PYAM offices will be closed from 10AM to 1PM on Wednesday November 15th for the funeral of Dr Terence Coyne.

Febrile Seizures

Febrile seizures are seizures that are triggered by high fever.  They are the most common type of seizure (occurring in 4% of children) and in general are harmless.  Most first seizures occur in children less than 2 years old.  The average temperature at which they occur is 104F.  The fever itself can be caused by an infection in any part of the body.  Each febrile seizure usually lasts 1 to 10 minutes without treatment.  Most of these children have just one febrile seizure in a lifetime.  Febrile seizures usually stop occurring by 5 or 6 years of age.  They do not cause brain damage.

First Aid 

Reduce the Fever. Bringing your child’s fever down as quickly as possible will shorten the seizure.  Remove your child’s clothing and apply cold washcloths to the face and neck.  Sponge the rest of the body with cool water.  As the water evaporates, your child’s temperature will fall.  When the seizure is over and your child is awake, give him the usual dose of acetaminophen or ibuprofen.

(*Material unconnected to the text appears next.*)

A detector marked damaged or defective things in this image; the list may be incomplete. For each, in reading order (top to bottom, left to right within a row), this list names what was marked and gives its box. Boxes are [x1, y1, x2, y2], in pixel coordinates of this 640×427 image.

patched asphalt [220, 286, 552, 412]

Protect Your Child’s Airway. If your child has anything visible in his mouth, clear it with a finger to prevent choking.  Place your child on his side or abdomen to help drain secretions.  If your child vomits, clear his mouth.  Use a suction bulb if available.  If his breathing becomes noisy, pull the jaw and chin forward.

Emergencies. Call 911 if the seizure lasts more than 5 minutes.

Common Mistakes.  During the seizure don’t try to restrain your child or stop the seizure movements.  Once started, the seizure will run its course no matter what you do.  Don’t try to force anything into your child’s mouth.  This can injure the mouth, cause vomiting, or result in him biting your finger.  Don’t try to hold the tongue during a convulsion.  Although children may rarely bite the tongue, they can’t “swallow the tongue.”

Driving In. If you are told to drive to a medical facility, keep the fever down during the drive.  Dress

your child lightly and continue to apply cold washcloths to the forehead.  Prolonged seizures can be

caused by bundling up your child during the trip.

Home Care 

Oral Fever-Reducing Medicines.  Febrile seizures usually occur during the first day of an illness.
Try to control the fever more closely than is necessary for children who do not have febrile seizures.
Begin acetaminophen or ibuprofen at the first signs of a fever (rectal temperature over 100.4F) and give it continuously for the first 48 hours of the illness.  If your child has a fever at bedtime, awaken her
once during the night to give the fever medicine.

Fever-Reducing Suppositories.  Have some acetaminophen suppositories on hand in case your child ever has another febrile seizure.  These suppositories may be kept in a refrigerator at the pharmacy, so you may have to ask for them.

Light Covers or Clothing.  Avoid covering your child with more than one blanket.  Bundling up during
sleep can raise the temperature as much as two extra degrees.

Lots of Fluids.  Keep your child well hydrated by offering plenty of cool fluids.

Prevention 

The only way to completely prevent future seizures is for your child to take an anticonvulsant medicine daily until 3 or 4 years of age.  Since anticonvulsants have side effects and febrile seizures are usually harmless, anticonvulsants are rarely prescribed unless your child had other neurological problems.  Your physician will discuss this decision with you.

Call our office IMMEDIATELY if . . . 

  • Your child has a febrile seizure.
  • The neck becomes stiff.
  • Your child becomes confused, delirious or difficult to awaken.
  • Your child starts to act very sick.